• **What the exercise asks**:
At the line that contains "LE LIT SUPERPOSÉ COULISSE, LE", begin setting down every line word for word, and stop after the last line of the listing.

• **Available data**:

·····

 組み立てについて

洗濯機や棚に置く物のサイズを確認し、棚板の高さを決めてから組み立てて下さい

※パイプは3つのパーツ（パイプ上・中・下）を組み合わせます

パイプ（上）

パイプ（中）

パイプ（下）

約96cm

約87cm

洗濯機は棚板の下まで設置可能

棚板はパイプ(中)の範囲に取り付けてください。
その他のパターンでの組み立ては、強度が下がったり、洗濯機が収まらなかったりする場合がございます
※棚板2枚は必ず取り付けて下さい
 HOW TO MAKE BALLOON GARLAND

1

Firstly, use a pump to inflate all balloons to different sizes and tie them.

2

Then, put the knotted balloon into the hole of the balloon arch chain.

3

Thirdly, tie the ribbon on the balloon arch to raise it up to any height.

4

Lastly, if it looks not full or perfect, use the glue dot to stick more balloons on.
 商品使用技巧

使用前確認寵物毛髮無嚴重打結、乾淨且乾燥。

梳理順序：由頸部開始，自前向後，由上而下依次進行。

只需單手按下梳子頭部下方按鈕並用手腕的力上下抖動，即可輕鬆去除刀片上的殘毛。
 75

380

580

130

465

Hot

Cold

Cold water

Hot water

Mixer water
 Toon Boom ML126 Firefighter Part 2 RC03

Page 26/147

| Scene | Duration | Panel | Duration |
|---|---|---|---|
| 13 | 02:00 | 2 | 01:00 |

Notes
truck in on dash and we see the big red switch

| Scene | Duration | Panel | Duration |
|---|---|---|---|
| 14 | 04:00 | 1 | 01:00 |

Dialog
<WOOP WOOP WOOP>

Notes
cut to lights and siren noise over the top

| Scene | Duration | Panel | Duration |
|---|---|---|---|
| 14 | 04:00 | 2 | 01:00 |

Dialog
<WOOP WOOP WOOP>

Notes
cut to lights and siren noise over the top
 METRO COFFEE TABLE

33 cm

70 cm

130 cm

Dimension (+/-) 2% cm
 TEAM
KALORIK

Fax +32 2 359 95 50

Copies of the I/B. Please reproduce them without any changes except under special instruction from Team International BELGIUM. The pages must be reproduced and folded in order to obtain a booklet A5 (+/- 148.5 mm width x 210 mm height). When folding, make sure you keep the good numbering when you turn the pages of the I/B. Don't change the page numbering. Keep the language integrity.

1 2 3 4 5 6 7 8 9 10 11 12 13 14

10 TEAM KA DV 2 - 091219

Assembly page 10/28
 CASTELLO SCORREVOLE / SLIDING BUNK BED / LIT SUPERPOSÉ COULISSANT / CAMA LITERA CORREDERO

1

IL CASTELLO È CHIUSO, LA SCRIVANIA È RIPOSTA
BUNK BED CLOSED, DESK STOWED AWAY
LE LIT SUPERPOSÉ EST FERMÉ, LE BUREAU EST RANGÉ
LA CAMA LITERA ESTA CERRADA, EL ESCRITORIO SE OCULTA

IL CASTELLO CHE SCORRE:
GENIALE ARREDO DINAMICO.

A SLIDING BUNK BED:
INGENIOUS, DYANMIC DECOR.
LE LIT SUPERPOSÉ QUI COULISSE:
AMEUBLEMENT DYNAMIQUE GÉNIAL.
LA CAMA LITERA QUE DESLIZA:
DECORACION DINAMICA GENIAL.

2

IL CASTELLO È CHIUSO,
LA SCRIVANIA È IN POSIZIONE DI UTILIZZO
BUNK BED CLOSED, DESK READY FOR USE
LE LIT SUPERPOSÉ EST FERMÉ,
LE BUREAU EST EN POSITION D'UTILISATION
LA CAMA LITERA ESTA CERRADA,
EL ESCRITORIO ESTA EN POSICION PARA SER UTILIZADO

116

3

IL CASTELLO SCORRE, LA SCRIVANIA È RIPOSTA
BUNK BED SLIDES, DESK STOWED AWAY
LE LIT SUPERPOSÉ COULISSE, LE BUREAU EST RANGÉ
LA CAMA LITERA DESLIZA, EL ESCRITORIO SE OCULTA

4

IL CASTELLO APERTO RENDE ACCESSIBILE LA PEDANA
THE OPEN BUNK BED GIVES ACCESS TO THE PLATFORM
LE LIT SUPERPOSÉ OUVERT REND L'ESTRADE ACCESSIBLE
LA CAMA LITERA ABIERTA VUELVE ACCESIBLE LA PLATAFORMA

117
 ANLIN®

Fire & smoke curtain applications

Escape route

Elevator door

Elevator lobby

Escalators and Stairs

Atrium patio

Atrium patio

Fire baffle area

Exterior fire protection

·····

• **Completed exercise**:
LE LIT SUPERPOSÉ COULISSE, LE BUREAU EST RANGÉ
LA CAMA LITERA DESLIZA, EL ESCRITORIO SE OCULTA

4

IL CASTELLO APERTO RENDE ACCESSIBILE LA PEDANA
THE OPEN BUNK BED GIVES ACCESS TO THE PLATFORM
LE LIT SUPERPOSÉ OUVERT REND L'ESTRADE ACCESSIBLE
LA CAMA LITERA ABIERTA VUELVE ACCESIBLE LA PLATAFORMA

117
 ANLIN®

Fire & smoke curtain applications

Escape route

Elevator door

Elevator lobby

Escalators and Stairs

Atrium patio

Atrium patio

Fire baffle area

Exterior fire protection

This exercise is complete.